St. Thomas and the Incarnation
Thirty-two years ago, 21 December 1990, Dr. David P. Scaer preached a sermon on “St. Thomas and the Incarnation” in Kramer Chapel at Concordia Theological Seminary, Fort Wayne, the day before Christmas break. For me, personally, it may well be the single most influential sermon I have ever heard, because it changed the way I thought about the Holy Scriptures, Christ Jesus, and the preaching task in general. I’m not sure that I could ever put my finger on exactly what it was that made such a profound impact on me, but that sermon connected the dots for me in a way that tied everything I had been learning together.
It is, indeed, from the pulpit and the Altar that that all true theology comes to life and fruition for the blessing and benefit of the Church and all her members, her dear pastors included. And that is certainly a significant part of what Dr. Scaer’s sermon both said and did.

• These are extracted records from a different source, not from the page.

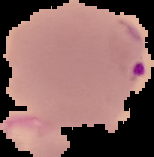
It is parasitized.

Summary:
  - Image type: cell region segmented out of the field of view; surrounding area masked to black
  - Preparation: thin blood film
  - Image size: 154×157 pixels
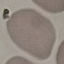
Summary:
  - Result: no malaria parasites seen
  - Stain: Giemsa
  - Image type: automatically extracted cell patch, resized to 64 × 64 pixels
  - Preparation: thin blood smear
  - Capture: smartphone camera at the microscope eyepiece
State which parasite is depicted.
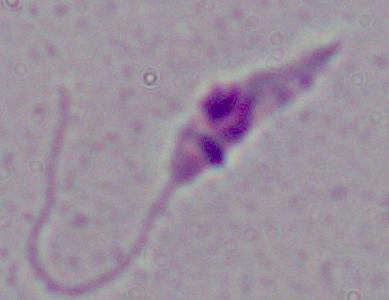

Leishmania.

modality = photomicrograph
magnification = 1000x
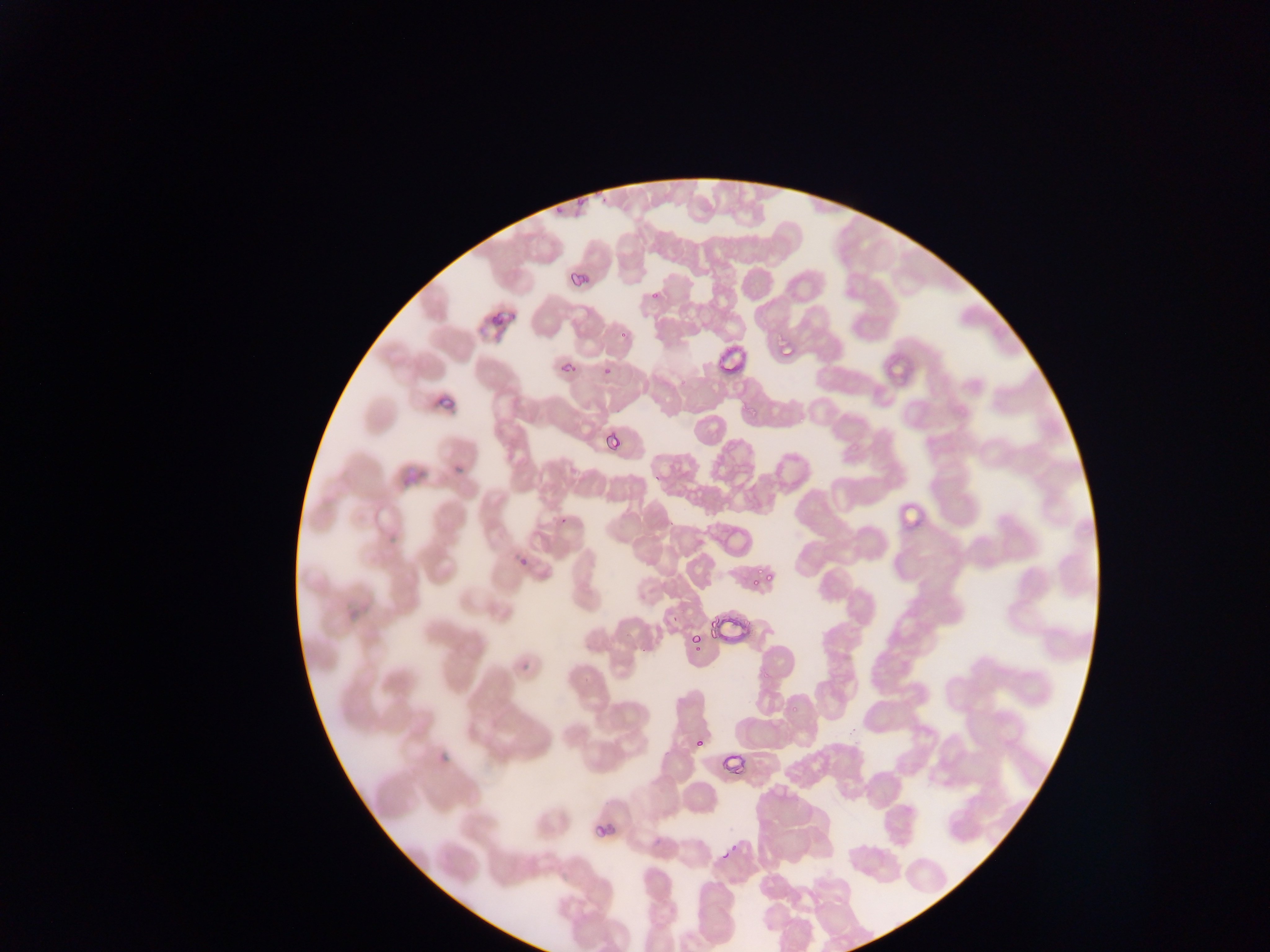
preparation = thin blood smear
country = Ghana
image size = 1270×952 pixels
malaria parasite locations = approximate bounding boxes as [left, top, right, bottom] in pixels: [576, 191, 593, 206], [565, 270, 588, 287], [648, 288, 663, 302], [481, 301, 514, 328], [776, 339, 799, 359], [558, 350, 576, 373], [601, 354, 619, 371], [428, 391, 457, 418], [599, 421, 627, 452], [383, 454, 426, 488], [449, 457, 471, 479], [562, 510, 576, 529], [516, 549, 531, 568], [749, 564, 773, 594], [703, 616, 741, 642], [690, 633, 705, 652], [515, 647, 541, 677], [685, 737, 711, 754], [720, 756, 743, 781], [593, 824, 616, 845], [723, 848, 737, 861]
capture = mobile-phone photograph through a microscope
field of view = single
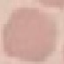

malaria_status: uninfected
image_type: cell patch, automatically extracted from a larger field of view and resized to 64 × 64 pixels
capture: smartphone through the microscope eyepiece
stain: Giemsa
preparation: thin smear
Name the blood parasite species.
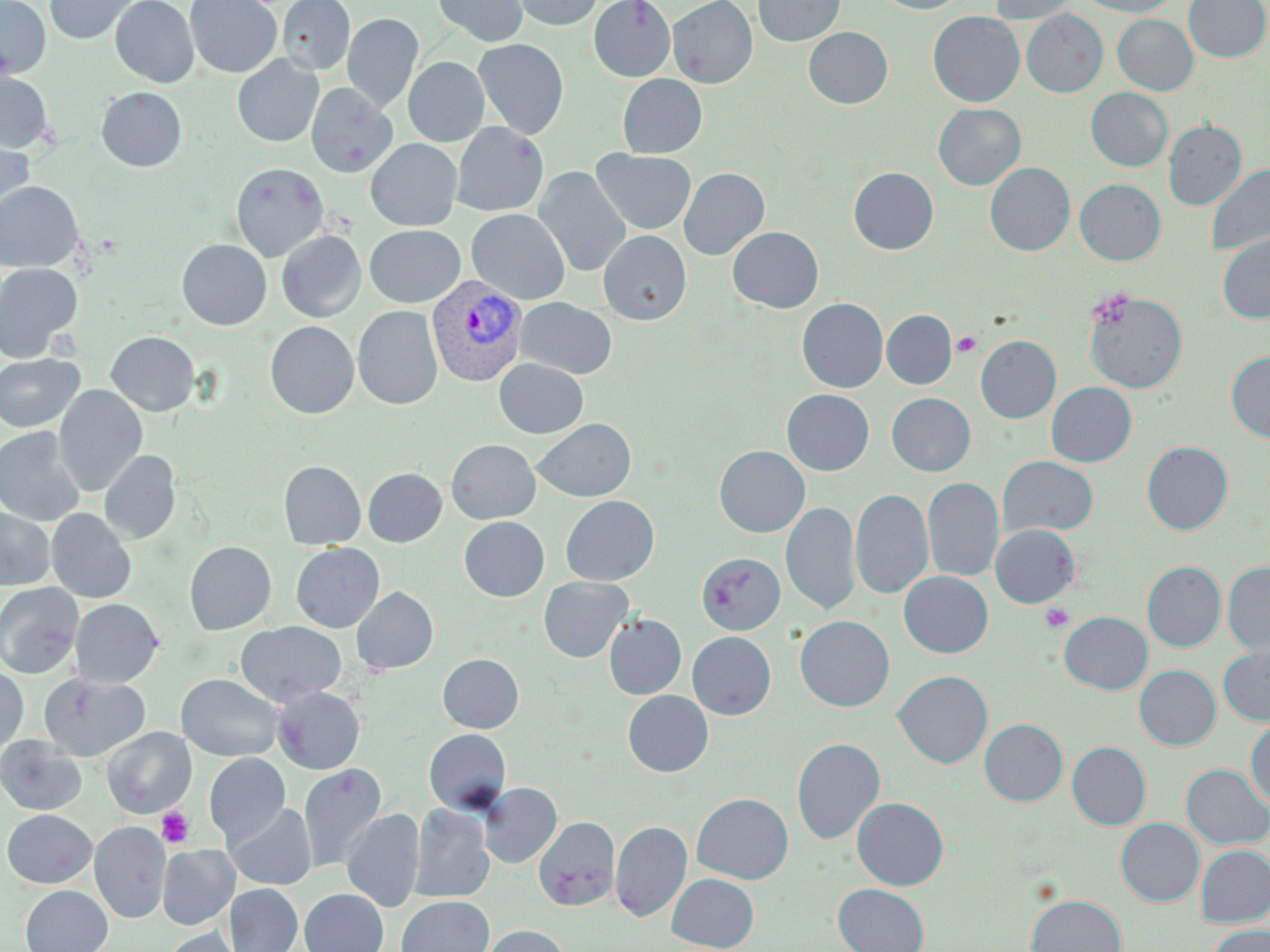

And that in itself is a beautiful example of the genuine apostolic tradition, in which the preaching and administration of the Gospel is handed over from one generation of fathers in Christ Jesus to the future pastors of His beloved Bride.

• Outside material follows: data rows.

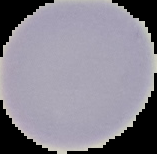

result: no Plasmodium parasites detected
image_type: segmented cell region on a black background
preparation: thin blood smear
image_size: 157×154 pixels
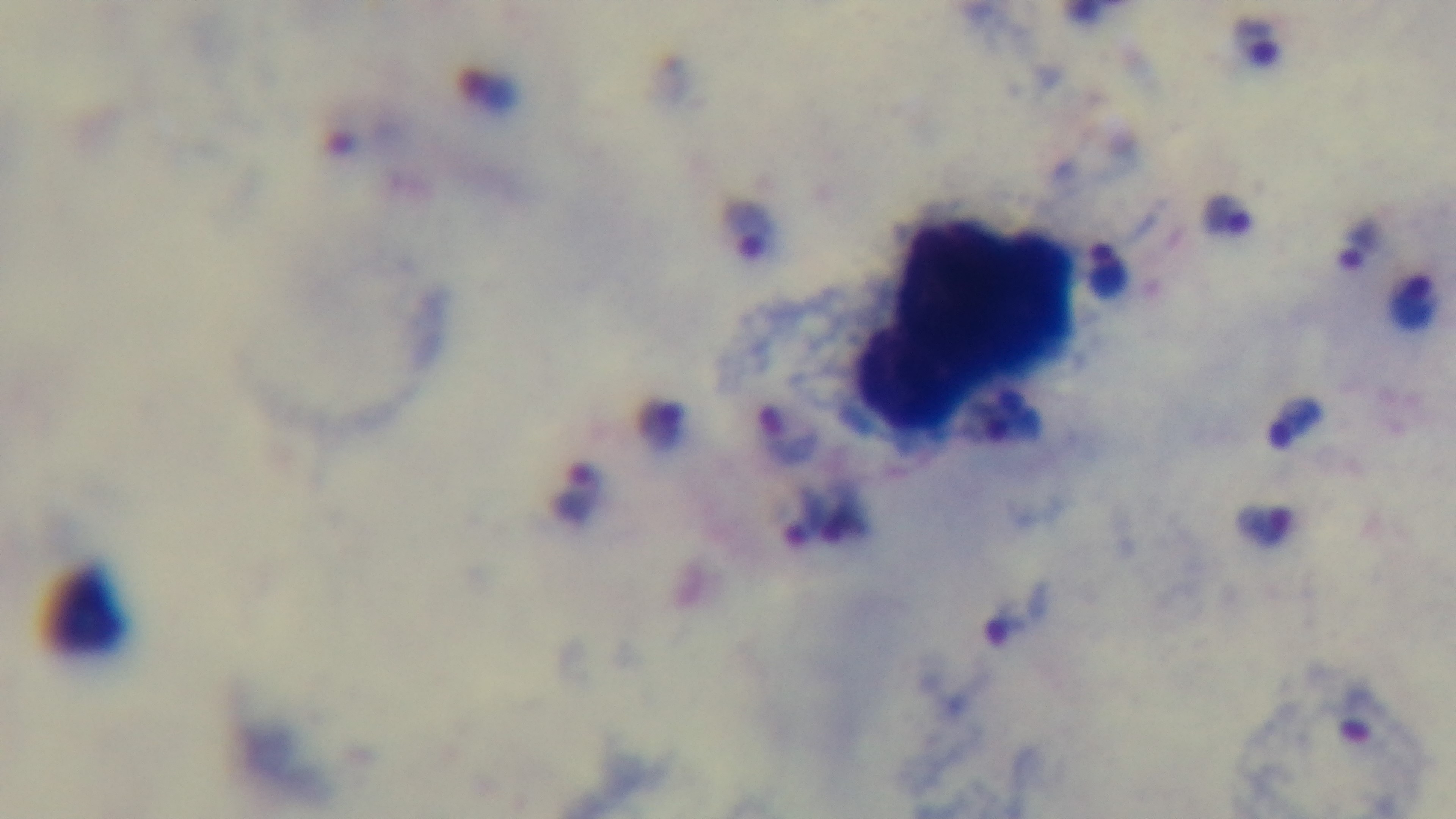
objective: 100x oil immersion
field_of_view: single
preparation: thick smear
malaria_status: infected
capture: mounted 4K digital camera
stain: Giemsa
modality: light microscopy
State which parasite is depicted.
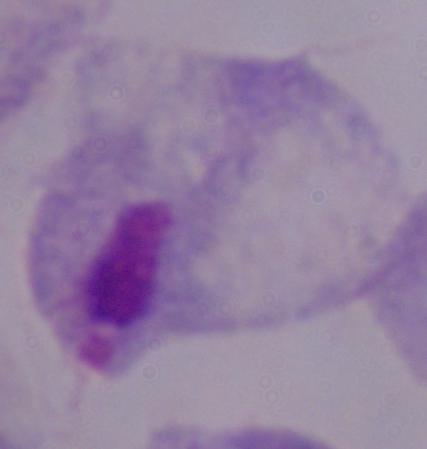
A trichomonad.

Summary:
  - Modality: photomicrograph
  - Magnification: 1000x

You can read the text of Dr. Scaer’s sermon in the book, In Christ, Volume 1, published by the Concordia Catechetical Academy (Sussex, Wisconsin, 2004), beginning on page 278. I certainly can’t promise that reading the sermon will strike you in the way that hearing it in the seminary chapel impacted me back in 1990, but I’d still encourage you to take a look if you have the opportunity. It’s an example of liturgical preaching at its finest, tying together the celebration of St. Thomas the Apostle and the Nativity of Our Lord, Christmas and Easter, the Cross and Resurrection, and the Word with the Word-made-Flesh. In this it demonstrates that the Incarnation of the Son of God always aimed at and culminated in the Sacrifice of His Cross, His bodily Resurrection from the dead, and the Gift of His Flesh and Blood in His Supper.
“May we, O God, by grace believe and thus the risen Christ receive, whose raw, imprinted palms reached out and beckoned Thomas from his doubt.”